**Material supplied:**
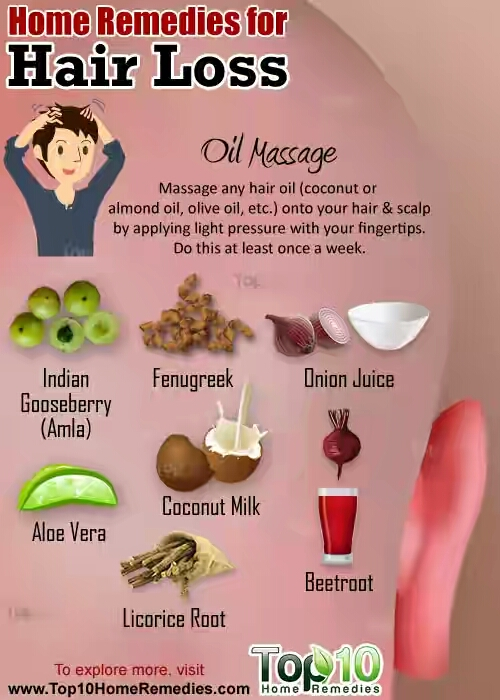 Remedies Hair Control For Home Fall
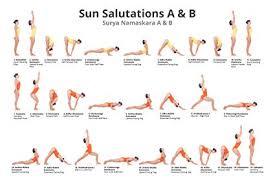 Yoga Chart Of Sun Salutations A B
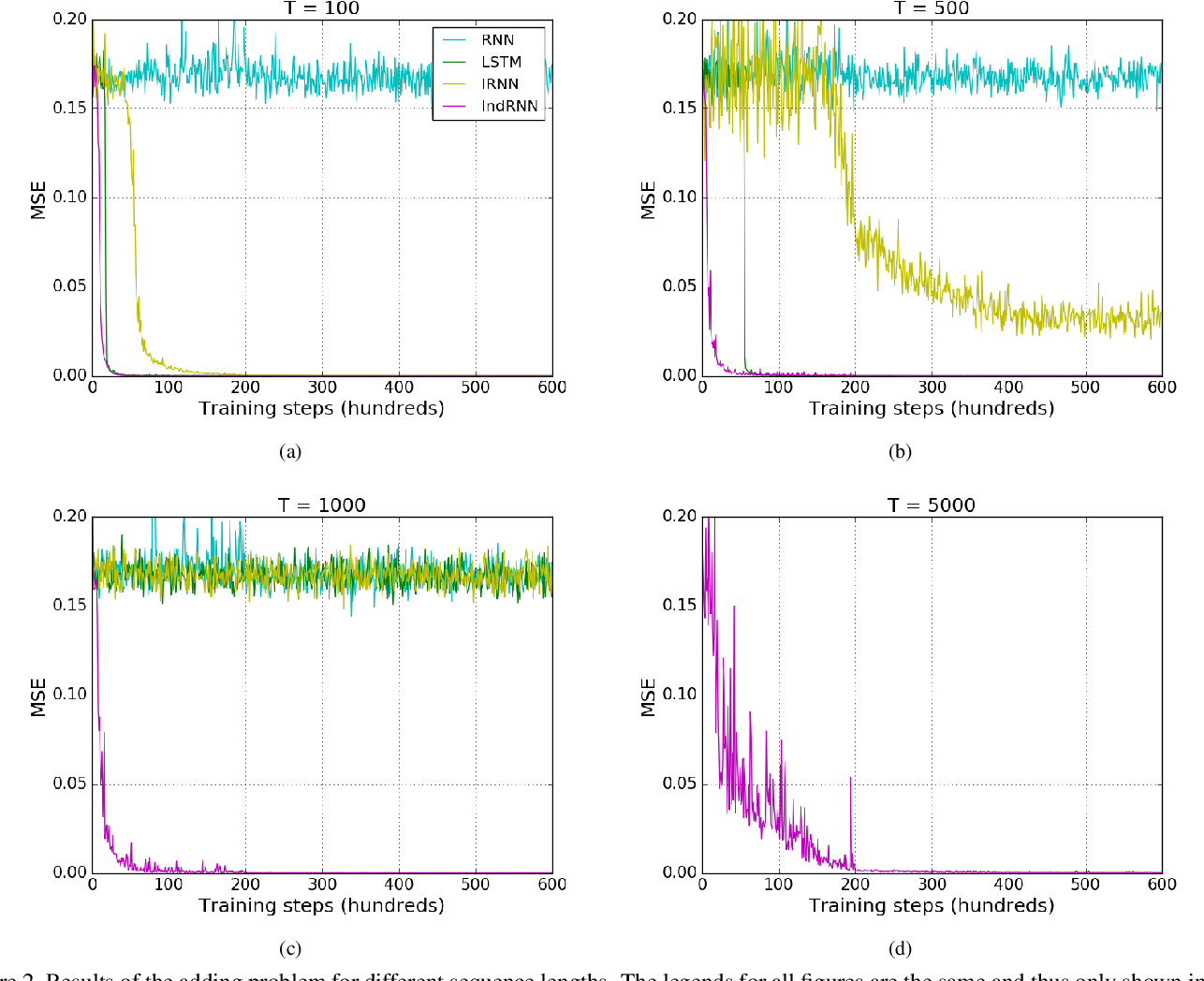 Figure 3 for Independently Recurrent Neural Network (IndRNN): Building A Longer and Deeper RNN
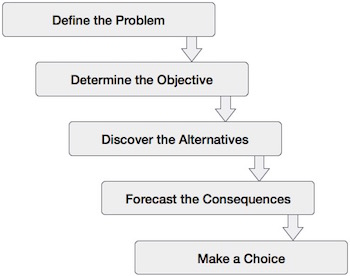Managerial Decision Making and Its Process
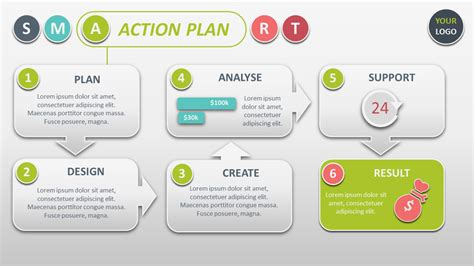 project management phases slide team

**What to produce:**
Return every entry word for word, but drop any pictures.

**Your response:**
 Remedies Hair Control For Home Fall
 Yoga Chart Of Sun Salutations A B
 Figure 3 for Independently Recurrent Neural Network (IndRNN): Building A Longer and Deeper RNN
Managerial Decision Making and Its Process
 project management phases slide team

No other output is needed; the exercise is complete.